OBJETIVO -> Transcribe, por favor, todas las líneas de datos que siguen, sin alterar ni una letra.

(Extracto del conjunto de datos)
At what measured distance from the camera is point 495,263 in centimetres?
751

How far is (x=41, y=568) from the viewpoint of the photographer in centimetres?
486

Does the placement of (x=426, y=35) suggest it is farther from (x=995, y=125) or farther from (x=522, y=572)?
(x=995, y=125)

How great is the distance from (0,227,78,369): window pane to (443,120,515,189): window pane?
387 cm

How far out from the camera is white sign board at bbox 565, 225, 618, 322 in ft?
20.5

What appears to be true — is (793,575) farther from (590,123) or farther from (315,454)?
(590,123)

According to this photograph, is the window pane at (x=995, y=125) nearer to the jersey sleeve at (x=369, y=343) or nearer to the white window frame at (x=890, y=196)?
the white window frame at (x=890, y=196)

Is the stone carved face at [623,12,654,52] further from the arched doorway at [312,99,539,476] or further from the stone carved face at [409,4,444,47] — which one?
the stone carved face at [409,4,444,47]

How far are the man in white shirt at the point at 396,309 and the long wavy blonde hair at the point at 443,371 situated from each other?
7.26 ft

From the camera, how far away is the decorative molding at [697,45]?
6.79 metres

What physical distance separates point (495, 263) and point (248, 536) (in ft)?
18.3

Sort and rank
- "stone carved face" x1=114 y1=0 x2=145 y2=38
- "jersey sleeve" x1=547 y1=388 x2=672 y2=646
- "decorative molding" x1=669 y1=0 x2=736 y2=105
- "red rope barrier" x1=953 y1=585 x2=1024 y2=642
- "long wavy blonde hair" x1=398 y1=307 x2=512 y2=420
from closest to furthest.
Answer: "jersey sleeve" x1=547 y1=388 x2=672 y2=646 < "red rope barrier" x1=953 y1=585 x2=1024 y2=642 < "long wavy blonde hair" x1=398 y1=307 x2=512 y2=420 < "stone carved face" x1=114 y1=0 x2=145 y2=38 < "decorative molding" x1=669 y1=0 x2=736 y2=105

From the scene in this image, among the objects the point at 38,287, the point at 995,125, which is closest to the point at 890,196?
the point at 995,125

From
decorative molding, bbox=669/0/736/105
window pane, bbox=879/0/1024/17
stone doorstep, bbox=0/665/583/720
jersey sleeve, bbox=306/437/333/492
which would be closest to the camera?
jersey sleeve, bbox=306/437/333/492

RESULTADO ABAJO ->
At what measured distance from the camera is point 495,263 in centimetres?
751

How far is (x=41, y=568) from the viewpoint of the photographer in centimetres?
486

Does the placement of (x=426, y=35) suggest it is farther from (x=995, y=125) or farther from (x=522, y=572)?
(x=995, y=125)

How great is the distance from (0,227,78,369): window pane to (443,120,515,189): window pane?
387 cm

How far out from the camera is white sign board at bbox 565, 225, 618, 322 in ft?
20.5

What appears to be true — is (793,575) farther from (590,123) or farther from (315,454)?
(590,123)

According to this photograph, is the window pane at (x=995, y=125) nearer to the jersey sleeve at (x=369, y=343) or nearer to the white window frame at (x=890, y=196)?
the white window frame at (x=890, y=196)

Is the stone carved face at [623,12,654,52] further from the arched doorway at [312,99,539,476] or further from the stone carved face at [409,4,444,47] — which one?
the stone carved face at [409,4,444,47]

How far are the man in white shirt at the point at 396,309 and the long wavy blonde hair at the point at 443,371 situated from each other?
7.26 ft

From the camera, how far away is the decorative molding at [697,45]?
6.79 metres

What physical distance separates point (495, 263) and point (248, 536) (in ft)?
18.3

Sort and rank
- "stone carved face" x1=114 y1=0 x2=145 y2=38
- "jersey sleeve" x1=547 y1=388 x2=672 y2=646
- "decorative molding" x1=669 y1=0 x2=736 y2=105
- "red rope barrier" x1=953 y1=585 x2=1024 y2=642
- "long wavy blonde hair" x1=398 y1=307 x2=512 y2=420
from closest to furthest.
Answer: "jersey sleeve" x1=547 y1=388 x2=672 y2=646 < "red rope barrier" x1=953 y1=585 x2=1024 y2=642 < "long wavy blonde hair" x1=398 y1=307 x2=512 y2=420 < "stone carved face" x1=114 y1=0 x2=145 y2=38 < "decorative molding" x1=669 y1=0 x2=736 y2=105

From the scene in this image, among the objects the point at 38,287, the point at 995,125, which is closest to the point at 890,196?
the point at 995,125

From
decorative molding, bbox=669/0/736/105
window pane, bbox=879/0/1024/17
stone doorstep, bbox=0/665/583/720
jersey sleeve, bbox=306/437/333/492
which would be closest to the camera?
jersey sleeve, bbox=306/437/333/492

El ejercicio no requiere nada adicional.